THE building blocks for strengthening working-class power are housing, public ownership and wages, left MP Rebecca Long-Bailey told a Morning Star fringe today.
“We stand at a very perilous moment in history,” the former shadow cabinet minister told the meeting at the TUC Congress.
“We know that after 14 years of austerity under the previous government, life expectancy started to fall in this country to the point where now we’ve got people living in abject poverty.
“And that austerity, of course, didn’t happen by itself. It came on the back of 40 years of neoliberalist economic dogma, [and] deindustrialisation.”
Ms Long-Bailey said people were angry with wealth being “sucked up at the very top,” council houses being sold off and public utilities “sold off to the highest bidder.”

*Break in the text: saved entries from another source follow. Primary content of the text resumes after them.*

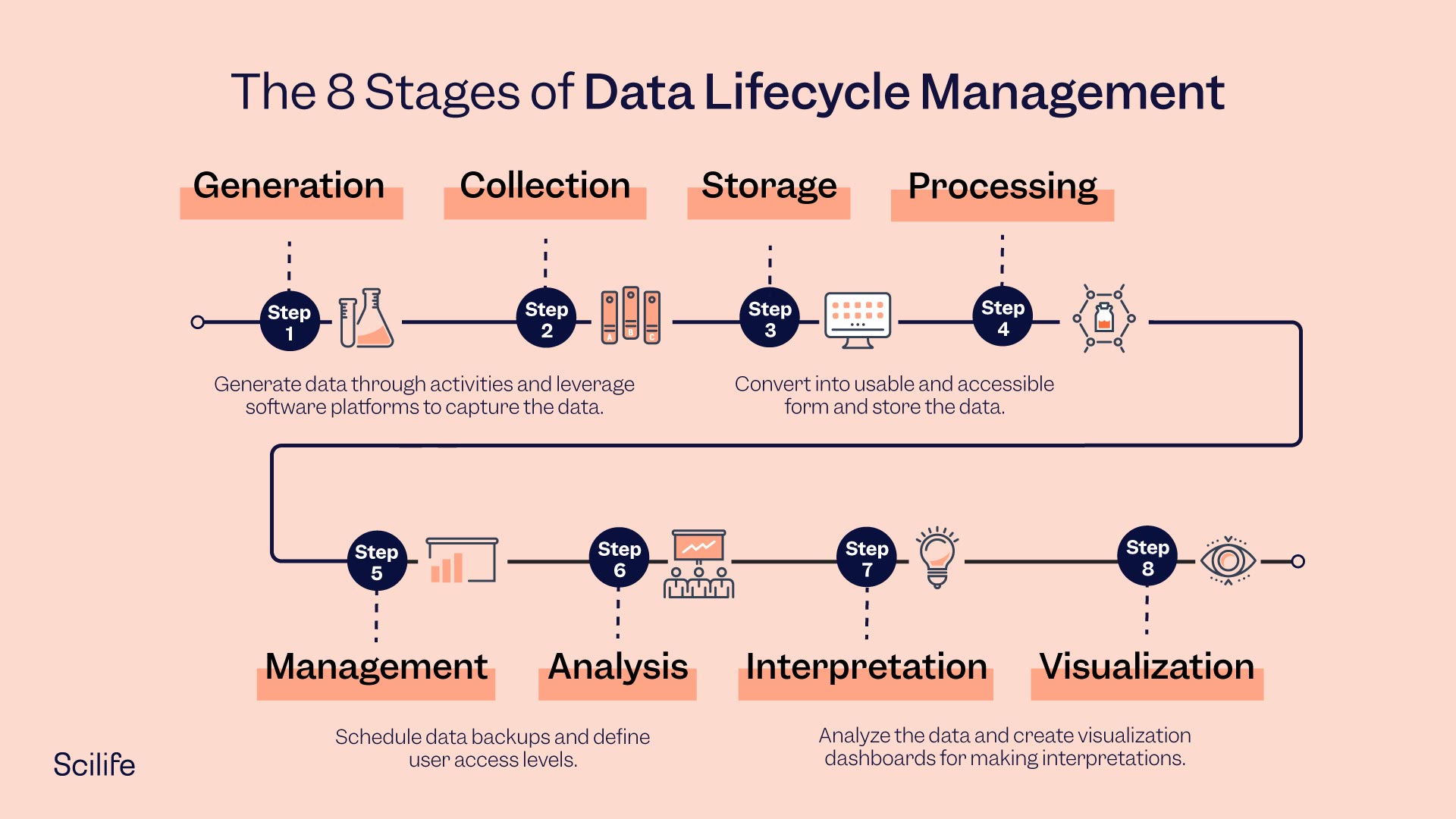 The 8 Stages of Data Lifecycle Management

Generation

Collection

Storage

Processing

Step 1

Step 2

A B C

Step 3

Step 4

Generate data through activities and leverage software platforms to capture the data.

Convert into usable and accessible form and store the data.

Step 5

Step 6

Step 7

Step 8

Management

Analysis

Interpretation

Visualization

Schedule data backups and define user access levels.

Analyze the data and create visualization dashboards for making interpretations.

Scilife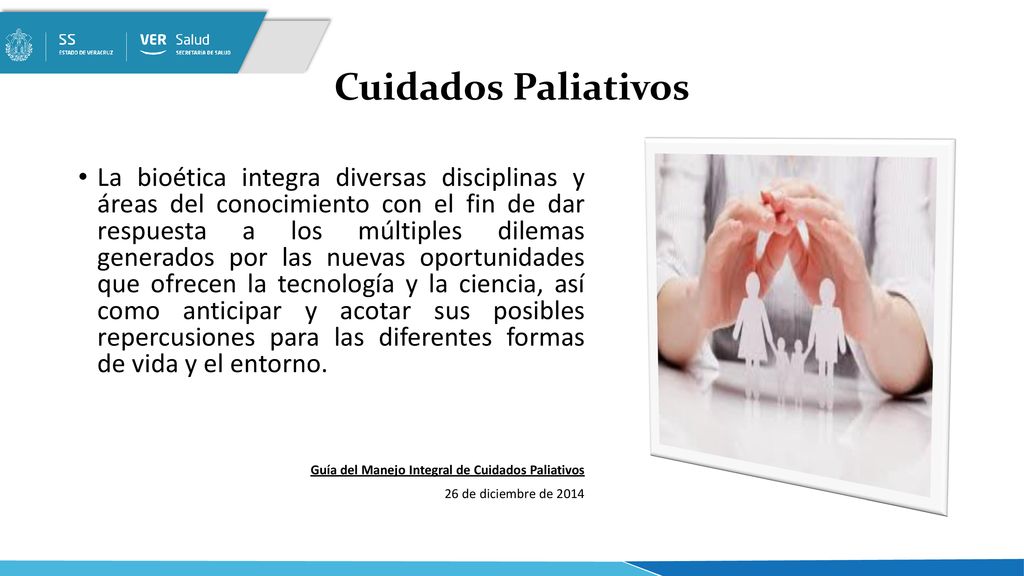 SS
ESTADO DE VERACRUZ

VER Salud
SECRETARÍA DE SALUD

Cuidados Paliativos

• La bioética integra diversas disciplinas y áreas del conocimiento con el fin de dar respuesta a los múltiples dilemas generados por las nuevas oportunidades que ofrecen la tecnología y la ciencia, así como anticipar y acotar sus posibles repercusiones para las diferentes formas de vida y el entorno.

Guía del Manejo Integral de Cuidados Paliativos

26 de diciembre de 2014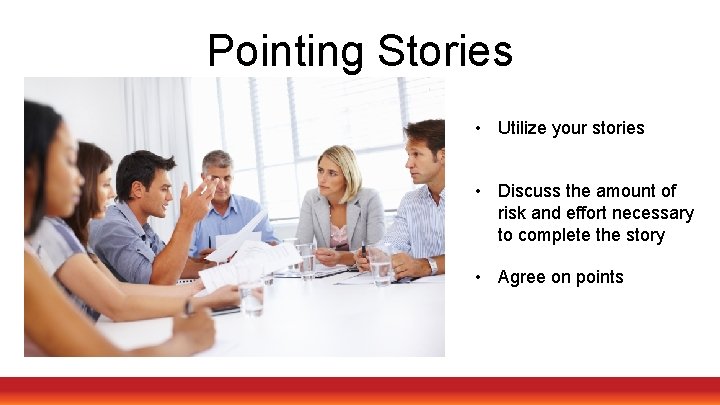 Pointing Stories

• Utilize your stories

• Discuss the amount of risk and effort necessary to complete the story

• Agree on points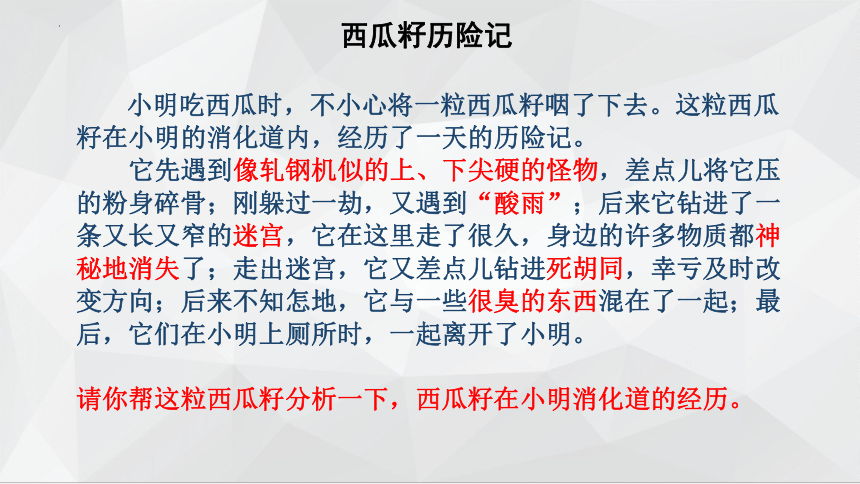 西瓜籽历险记

小明吃西瓜时，不小心将一粒西瓜籽咽了下去。这粒西瓜籽在小明的消化道内，经历了一天的历险记。

它先遇到像轧钢机似的上、下尖硬的怪物，差点儿将它压的粉身碎骨；刚躲过一劫，又遇到“酸雨”；后来它钻进了一条又长又窄的迷宫，它在这里走了很久，身边的许多物质都神秘地消失了；走出迷宫，它又差点儿钻进死胡同，幸亏及时改变方向；后来不知怎地，它与一些很臭的东西混在了一起；最后，它们在小明上厕所时，一起离开了小明。

请你帮这粒西瓜籽分析一下，西瓜籽在小明消化道的经历。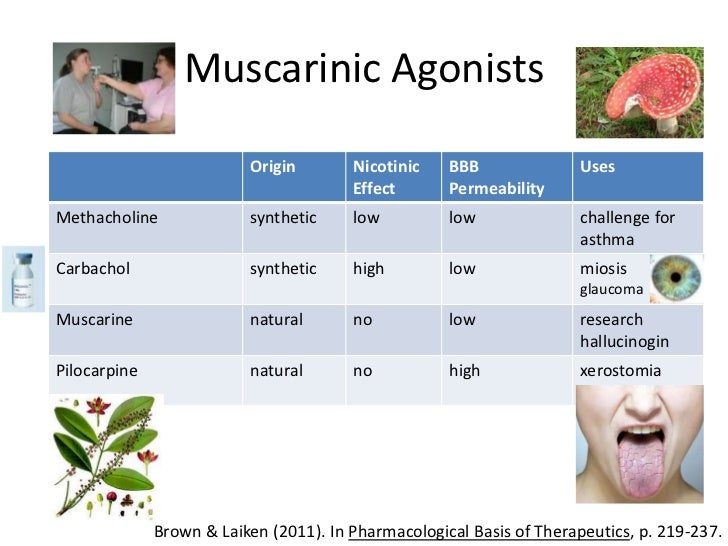 Muscarinic Agonists

| | Origin | Nicotinic Effect | BBB Permeability | Uses |
|---|---|---|---|---|
| Methacholine | synthetic | low | low | challenge for asthma |
| Carbachol | synthetic | high | low | miosis glaucoma |
| Muscarine | natural | no | low | research hallucinogin |
| Pilocarpine | natural | no | high | xerostomia |

Brown & Laiken (2011). In Pharmacological Basis of Therapeutics, p. 219-237.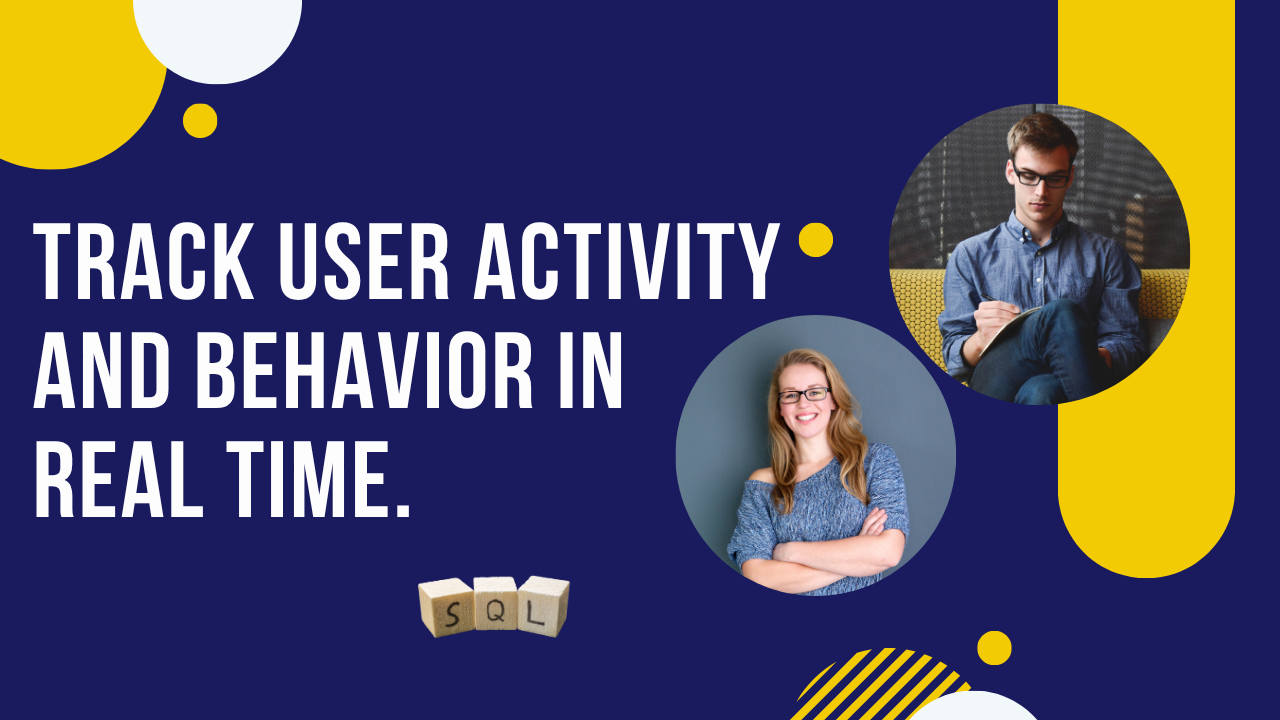 TRACK USER ACTIVITY AND BEHAVIOR IN REAL TIME.

SQL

“They’re angry that they can see a tiny percentage of society doing extremely well while the rest suffer and are constantly told ‘there’s no money,’ ‘we can't pay you any more wages,’ and you ‘can’t have a home because there’s no resources’,” she said.
“We have to change that narrative.
“If we don't show people that we will make sure, as a labour movement, that every passing generation sees a better quality of life than the last, then our future is looking quite bleak.”
Ms Long-Bailey highlighted a need for building social housing quickly, but added that it was also important to tackle the “marketisation of our housing sector,” especially in the private sector, through rent controls.
She said the second building block is tackling the cost-of-living crisis by ending privatisation, from the water to energy industries, and the third is to secure good wages through investment, along with strong trade union rights.
The meeting also heard from union leaders, including PCS’s Fran Heathcote, TSSA’s Maryam Eslamdoust, and POA’s Steve Gillian.